▶ _TASK GOAL_:
Starting from the line containing "phylum: Chordata", write out the rest of the entries exactly, through the final line, including nothing else.

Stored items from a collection
========================

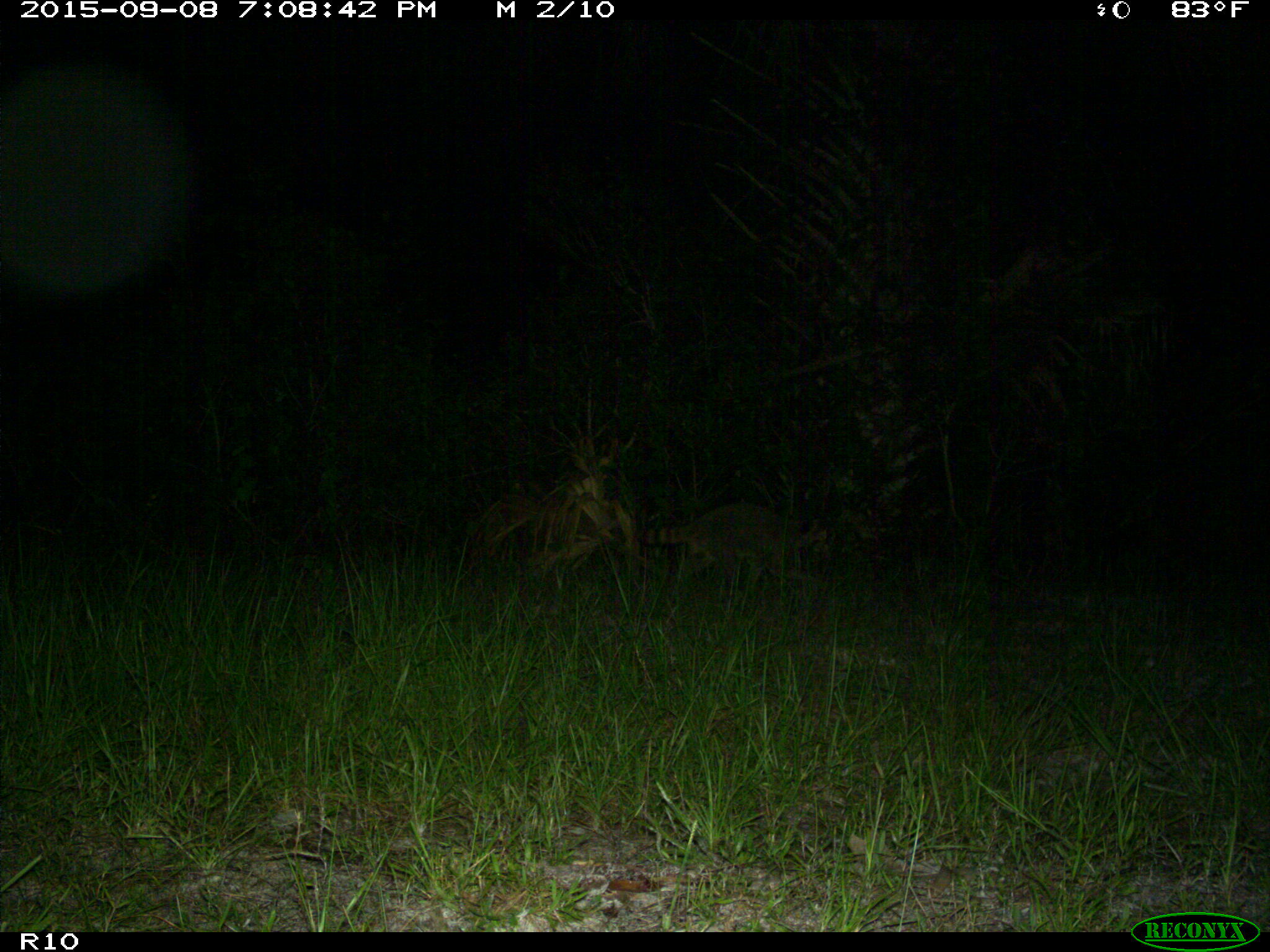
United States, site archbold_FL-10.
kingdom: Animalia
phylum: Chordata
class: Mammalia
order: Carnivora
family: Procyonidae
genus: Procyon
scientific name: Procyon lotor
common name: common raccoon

========================

▶ _TASK ANSWER_:
phylum: Chordata
class: Mammalia
order: Carnivora
family: Procyonidae
genus: Procyon
scientific name: Procyon lotor
common name: common raccoon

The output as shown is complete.